Some guy at Google got in trouble for claiming that their AI has become sentient. (Is it possible for AI to achieve sentience?)
For starters, in this context “sentience” means “having first-person experience and emotions.” E.g., the program’s fear of being turned off. None of us would care if the program was mimicking emotions. We’d have no moral problem with switching it on and off. But if it’s genuinely experiencing emotions, that’s a different thing.
I don’t know whether it’s possible to answer the question whether AI can be sentient in that sense, but we’ll probably have to settle for a rule like this: “if it’s indistinguishable from sentience, it’s sentient.” And then we’ll have to decide what legal rights sentient programs have, etc.
However that goes, I am pretty sure of this.

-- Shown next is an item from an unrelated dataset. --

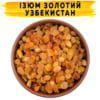 Изюм золотой Узбекистан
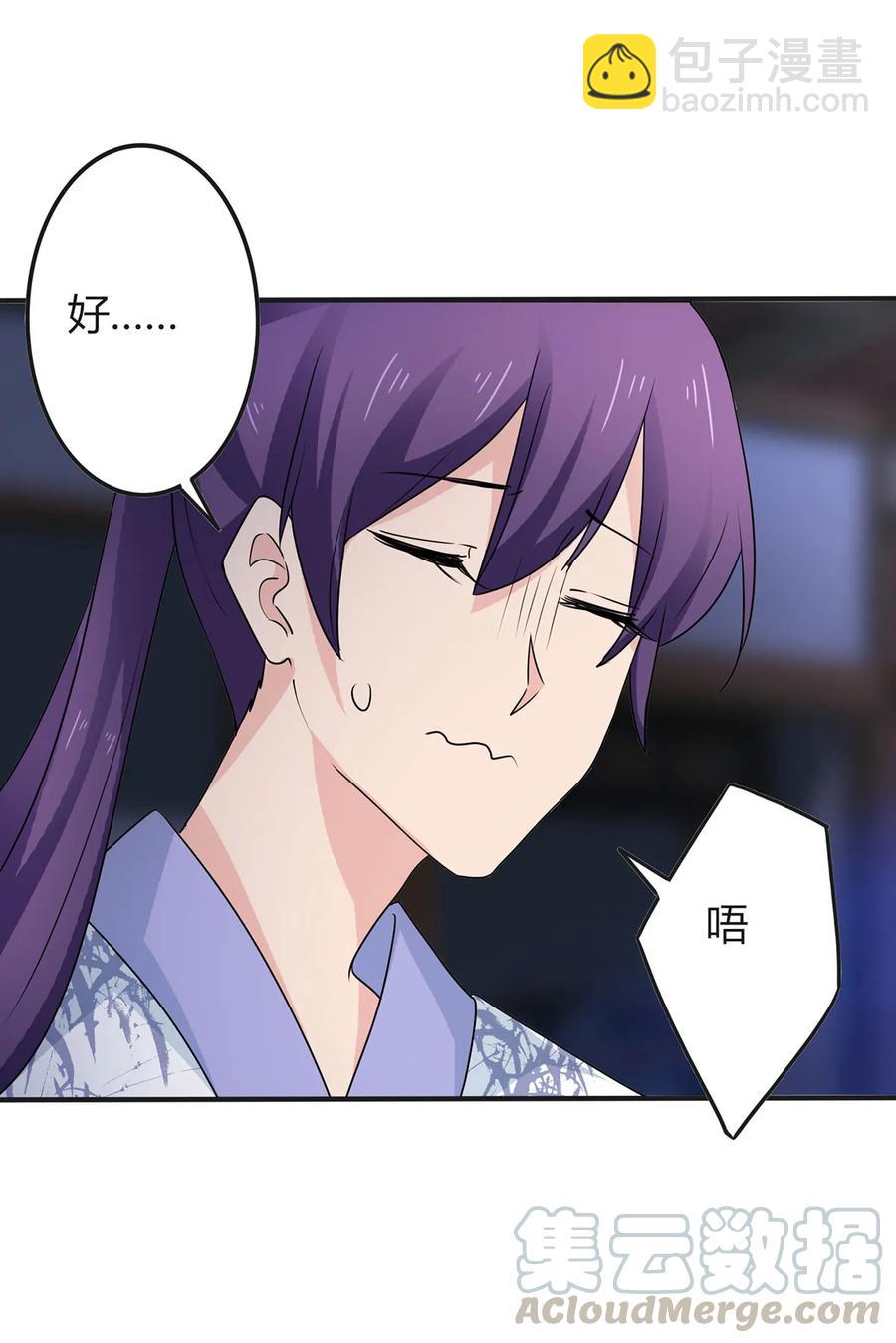 291 问个清楚-第294话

If AI can be sentient, we have to face the possibility that we’re AI.
The reason is simple. If we can make sentient programs, then it’s a pretty sure thing we’ll make lots of them. For example, someone will want to run multiple simulations of the Battle of Gettysburg, to see how things would have turned out if Jackson had been there, etc., and it will be a better simulation if all the characters have sentience.
Examples can easily be multiplied, and it’s child’s play to see that the ratio of AI people to “real” people will increase dramatically. Especially if we posit that AI people can also create these simulations.
If these simulated characters believe they’re real humans, on what grounds can we assert that we’re “real” and not AI, especially given the probable ratios?
There are ways out of this, of course. We could realize the danger of programmatic sentience and put severe limitations on it. Or we could believe that once the programs become sentient, that will be the end, so there will never come a time when college kids are creating AI people to do their historical analyses, play their games, etc.